Starting next week I'm going to be "part-time" at my work, which really is just me going down to 35 hours a week instead of 40. I got a nice little check for the rest of my vacation days that I earned but will not be using and I'm using that to pay a good portion of my school tuition this month. Hopefully I can pay that off quickly enough. Then I can start saving my money to pay off my credit card and maybe then I can get my credit score repaired. I haven't even checked it recently because I'm afraid of what it might be. I'm very tempted to just cut up my cards after I finally pay them off...or at the very least, just hide them so their out of my site. 

It started raining last night at around 9 or 10 and basically hasn't stopped.
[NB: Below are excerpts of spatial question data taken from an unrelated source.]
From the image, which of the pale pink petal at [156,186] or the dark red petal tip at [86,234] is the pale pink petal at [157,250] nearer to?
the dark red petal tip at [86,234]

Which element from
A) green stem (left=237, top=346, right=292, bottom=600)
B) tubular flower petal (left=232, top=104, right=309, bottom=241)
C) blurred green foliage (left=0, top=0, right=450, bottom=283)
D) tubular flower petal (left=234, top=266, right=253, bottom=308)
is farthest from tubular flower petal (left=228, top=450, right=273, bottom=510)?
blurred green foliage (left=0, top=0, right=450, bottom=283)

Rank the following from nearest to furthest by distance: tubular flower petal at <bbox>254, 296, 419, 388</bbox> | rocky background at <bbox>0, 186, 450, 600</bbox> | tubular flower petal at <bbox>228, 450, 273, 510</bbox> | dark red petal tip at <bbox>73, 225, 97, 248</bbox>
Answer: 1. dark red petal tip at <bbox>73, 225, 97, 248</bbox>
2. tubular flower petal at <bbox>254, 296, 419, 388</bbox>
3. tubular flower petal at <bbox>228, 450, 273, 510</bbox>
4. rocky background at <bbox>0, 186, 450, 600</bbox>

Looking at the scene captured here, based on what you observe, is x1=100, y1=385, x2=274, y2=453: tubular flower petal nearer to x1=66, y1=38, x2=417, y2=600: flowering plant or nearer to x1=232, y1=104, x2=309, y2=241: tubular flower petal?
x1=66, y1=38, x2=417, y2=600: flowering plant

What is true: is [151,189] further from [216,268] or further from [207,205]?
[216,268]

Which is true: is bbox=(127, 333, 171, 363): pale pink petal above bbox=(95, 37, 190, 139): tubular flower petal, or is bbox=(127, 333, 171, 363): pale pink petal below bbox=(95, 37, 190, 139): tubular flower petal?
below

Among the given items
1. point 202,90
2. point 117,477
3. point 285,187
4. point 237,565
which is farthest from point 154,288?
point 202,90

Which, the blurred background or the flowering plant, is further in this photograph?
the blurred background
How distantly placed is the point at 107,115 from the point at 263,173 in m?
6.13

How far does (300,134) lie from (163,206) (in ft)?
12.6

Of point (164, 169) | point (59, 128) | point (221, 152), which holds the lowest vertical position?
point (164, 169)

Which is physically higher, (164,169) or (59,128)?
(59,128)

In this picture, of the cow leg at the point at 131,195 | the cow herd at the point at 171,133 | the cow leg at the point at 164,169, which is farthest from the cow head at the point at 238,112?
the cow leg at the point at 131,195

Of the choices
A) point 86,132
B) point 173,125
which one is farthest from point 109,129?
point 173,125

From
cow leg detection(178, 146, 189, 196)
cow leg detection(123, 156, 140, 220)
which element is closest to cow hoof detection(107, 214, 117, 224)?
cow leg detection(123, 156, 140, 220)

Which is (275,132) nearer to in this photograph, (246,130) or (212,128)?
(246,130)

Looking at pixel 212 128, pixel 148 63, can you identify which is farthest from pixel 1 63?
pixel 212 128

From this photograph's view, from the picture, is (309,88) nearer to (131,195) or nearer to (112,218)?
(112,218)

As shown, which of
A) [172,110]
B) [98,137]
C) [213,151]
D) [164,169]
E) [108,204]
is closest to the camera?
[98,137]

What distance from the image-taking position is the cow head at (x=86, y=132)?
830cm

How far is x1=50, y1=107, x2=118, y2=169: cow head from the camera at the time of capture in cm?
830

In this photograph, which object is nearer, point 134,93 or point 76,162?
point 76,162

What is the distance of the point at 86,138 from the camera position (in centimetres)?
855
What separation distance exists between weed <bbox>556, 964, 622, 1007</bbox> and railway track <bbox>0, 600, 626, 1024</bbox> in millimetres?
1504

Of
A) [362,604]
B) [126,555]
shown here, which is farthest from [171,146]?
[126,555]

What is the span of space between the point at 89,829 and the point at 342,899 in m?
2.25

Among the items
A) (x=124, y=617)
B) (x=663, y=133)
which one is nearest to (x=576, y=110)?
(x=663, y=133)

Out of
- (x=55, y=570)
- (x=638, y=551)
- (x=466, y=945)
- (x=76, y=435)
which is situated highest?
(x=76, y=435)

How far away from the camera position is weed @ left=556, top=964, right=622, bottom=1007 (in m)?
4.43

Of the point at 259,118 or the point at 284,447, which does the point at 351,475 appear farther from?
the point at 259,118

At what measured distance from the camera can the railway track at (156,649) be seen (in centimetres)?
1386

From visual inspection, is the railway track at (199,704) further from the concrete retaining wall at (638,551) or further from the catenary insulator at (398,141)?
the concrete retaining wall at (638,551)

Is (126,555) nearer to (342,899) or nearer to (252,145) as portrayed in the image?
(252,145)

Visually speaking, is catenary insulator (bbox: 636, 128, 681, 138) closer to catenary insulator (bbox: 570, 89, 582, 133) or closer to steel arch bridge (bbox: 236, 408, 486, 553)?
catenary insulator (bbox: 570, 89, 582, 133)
I don't mind the rain as much when its warm, but this colder rain plus wind is not cool. I kind of want to go home and just sleep today. Its not like they need me here. and Its not like I have anything else to do. Why not? Next week I will be part time anyhow. Its not as if I can't leave early, what are they going to do, fire me? The company is going down the drain anyway. Sure maybe there will be a miraculous turnaround in our economy and people will start buying cars left and right, sure maybe I will need to go back to full time because there's just so much work that I'm going to need more time everyday to do it! Its doubtful though. Highly doubtful. Yeah, I'm going home.